Writing poetry is no easy task -- first you have to transform your thoughts into words and then you have to express them within a rigid, rhythmic framework. Israeli poet and engineer Eran Hadas decided to make it easier: he built a tool that can read your brainwaves and generate poetry that reflects your thoughts. "As a software developer who writes poetry, I try to combine technology and verse all the time," says Hadas, whose latest book of poems was published in July 2013. "When I heard about the ability of the NeuroSky headset to get direct inputs from the brain, I knew I wanted to use it to write poetry." Built over two weekends at a hackathon on the Google Campus in Tel Aviv, the Mind Your Poem project uses the EEG headset to measure concentration, meditation and arousal.

An algorithm analyses the data to determine which emotion is most dominant to decide what type of poem to write. If none of the emotion levels reaches a certain threshold, the algorithm will register the user's state of mind as "idle".

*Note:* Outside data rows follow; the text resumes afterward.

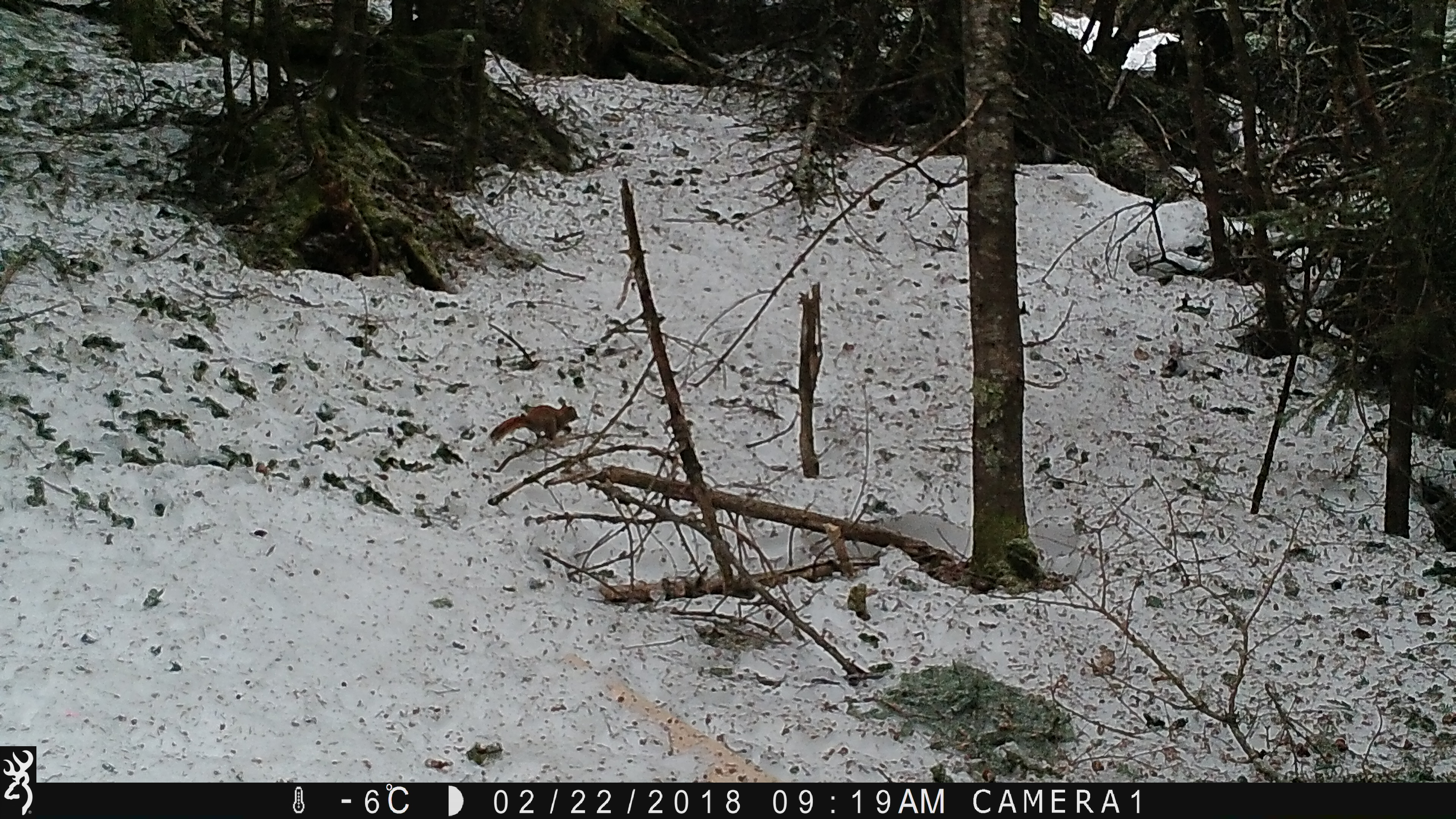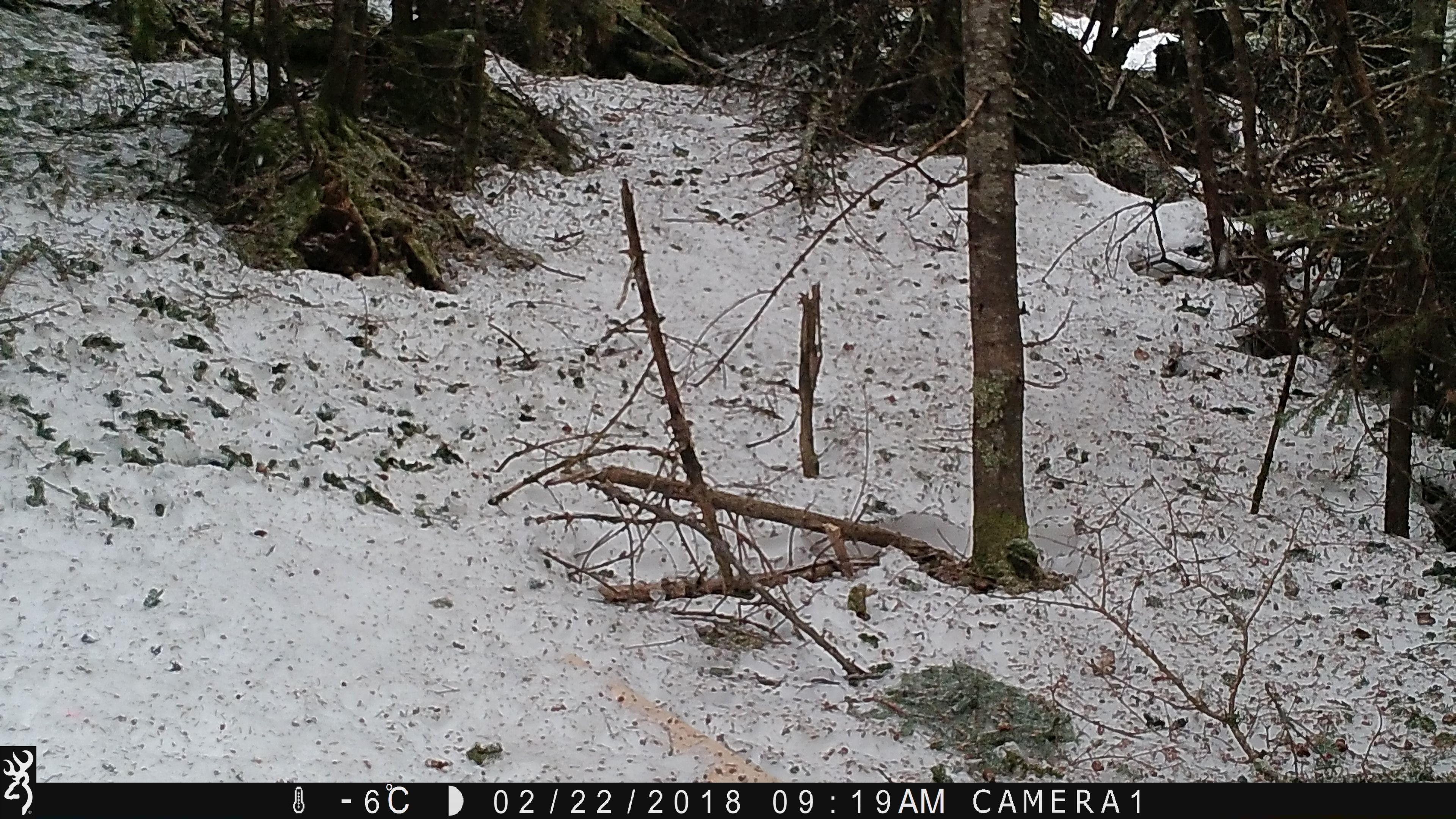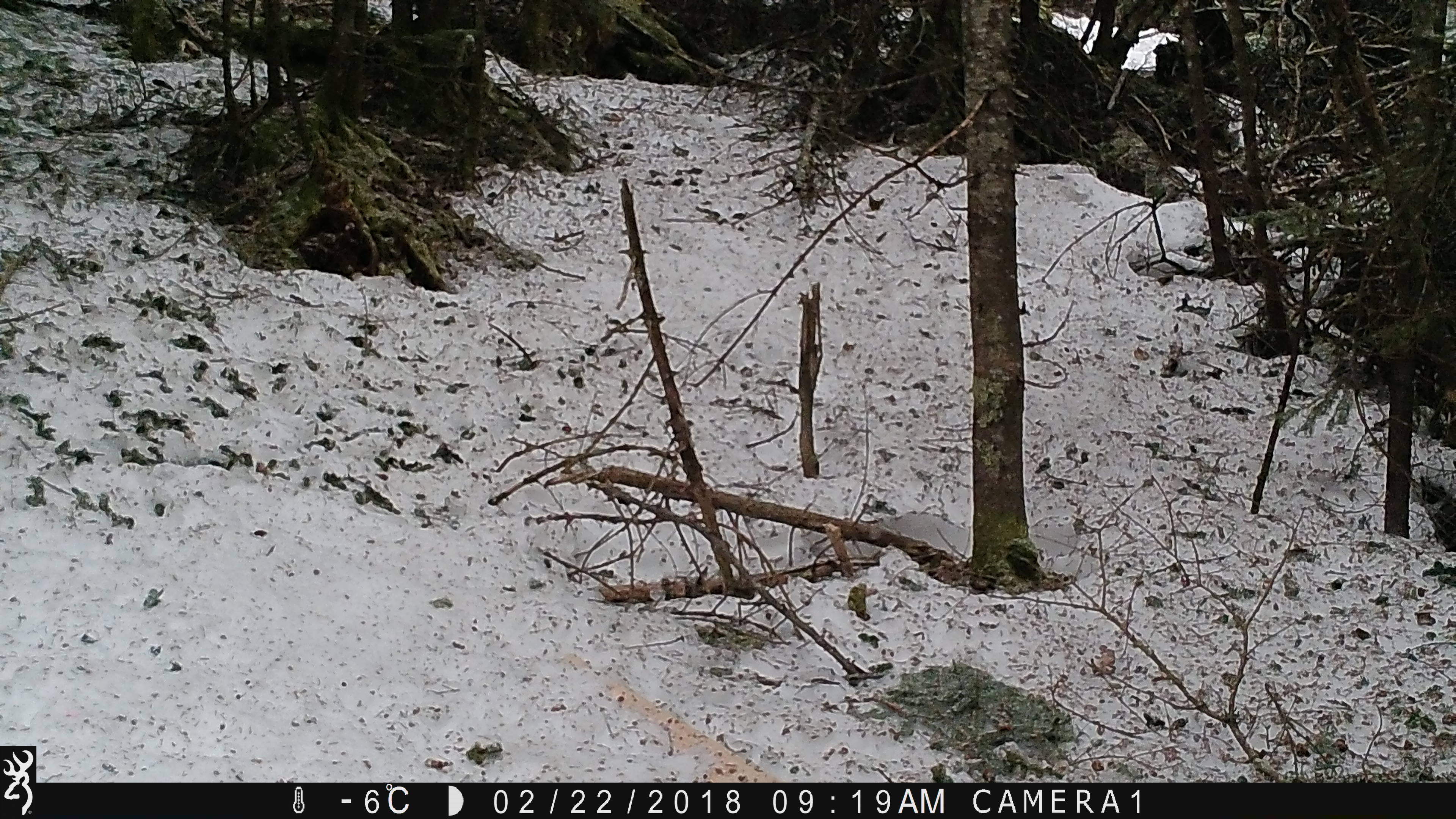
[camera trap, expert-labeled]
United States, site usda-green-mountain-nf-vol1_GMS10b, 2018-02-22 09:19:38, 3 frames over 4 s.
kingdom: Animalia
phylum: Chordata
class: Mammalia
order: Rodentia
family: Sciuridae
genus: Tamiasciurus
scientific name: Tamiasciurus hudsonicus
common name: red squirrel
Red squirrel (Tamiasciurus hudsonicus).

For each emotion, Hadas generated 15 sentence-templates. "For a meditative poem, the algorithm fills the sentences with words to do with nature; for concentration, the words are related to city life," he explains. Aroused users get words related to the body and body positions. For the idle, it generates gibberish, telling the user they have to "feel" more strongly. "The project could fit into a science museum, but it creates art," says Hadas. "That's what I think technology is like, too -- it's valuable and necessary, but should also add to life, like art does."